Consideramos as pessoas vivas quando cerebralmente vivas, e mortas quando não, independentemente dos outros tecidos e células diversas poderem ser mantidos vivos. Porque nos consideramos mais do que "vida" nesse sentido estritamente biológico, citológico (é interessante que o tempo todo você enfatize que é muito mais do que isso, e eu simplesmente não consigo ver).
O que você apresentou como argumento de defesa da relevância do estágio é na verdade um argumento em defesa da relevância do processo.
Explico.
Se a morte cerebral tivesse todas as características que tem, mas fosse reversível, deixaria de determinar o destino da pessoa na qual foi diagnosticada.

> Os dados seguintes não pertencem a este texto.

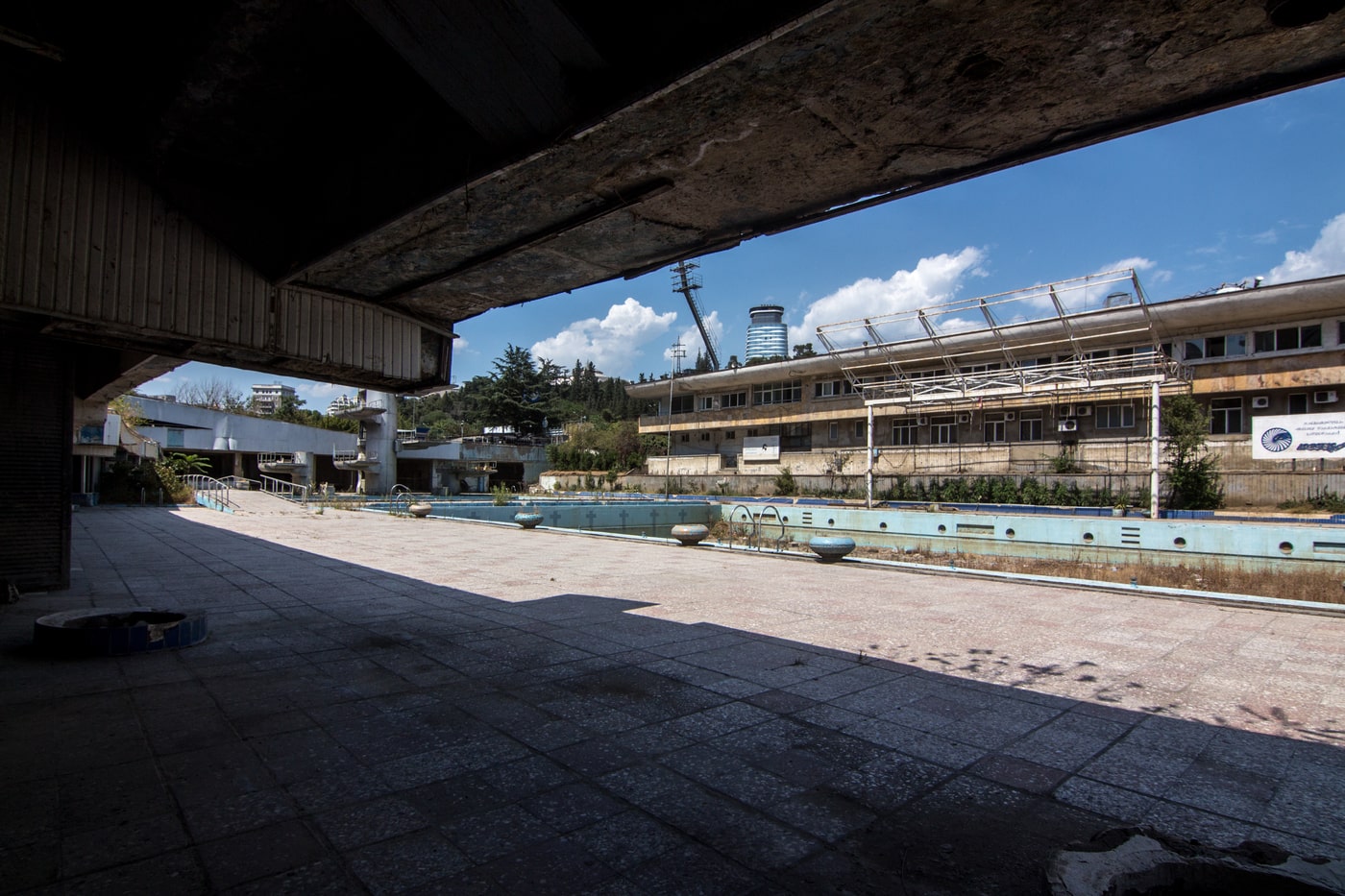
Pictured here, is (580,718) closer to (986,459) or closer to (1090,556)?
(1090,556)

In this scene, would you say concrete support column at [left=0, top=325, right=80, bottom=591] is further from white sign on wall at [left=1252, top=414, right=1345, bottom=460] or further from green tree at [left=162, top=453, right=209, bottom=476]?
green tree at [left=162, top=453, right=209, bottom=476]

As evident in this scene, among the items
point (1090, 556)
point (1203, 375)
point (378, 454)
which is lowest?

Ou seja, o que torna a morte cerebral decisiva é o fato de ela demarcar o final do processo, o encerramento definitivo da vida. A simples ausência de atividades eletro-químicas representadas pelo eletroencefalogramo nulo, por si só, não teriam o mesmo significado sem esta situação de contexto mais amplo.
No caso do embrião ou feto, ou seja lá como queira chamar, a ausência de atividade cerebral marca o início do processo, ou seja, se analisamos isoladamente as características dos dois estágios, eles se equivalem, mas se analisarmos as características de cada estágio do ponto de vista do processo eles são opostos e assim deveriam implicar em conseqüências opostas.
Pode-se argumentar que é impossível separar da morte cerebral seu aspecto de irreversibilidade, o que tornaria o argumento meramente teórico, mas esta idéia de irreversibilidade também se tinha da morte cardíaca antigamente.
Mesmo que a morte cerebral fosse reversível, ainda seria argumentável o início da atividade cerebral como marco da vida propriamente humana em vez de meramente celular-humana, não importando que esse início seja considerado como determinado pela fecundação e parte do processo de desenvolvimento.
zumbi filosófico escreveu:E simplesmente não importaria que estivesse determinada essa acefalia como estado final do processo. Todos se perguntariam "mas E DAÍ?"
E enquanto o embrião é "acéfalo", no sentido de não haver ainda se formado a cabeça, a discussão é em função da possibilidade e alta probabilidade do estado futuro, dele vir a ter uma cabeça.
A questão do "ainda" e do "enquanto" fazem toda a diferença do mundo, tanto quanto pacientes em coma não estão disponíveis para ser mortos justamente por causa das possibilidades de recuperar sua consciência.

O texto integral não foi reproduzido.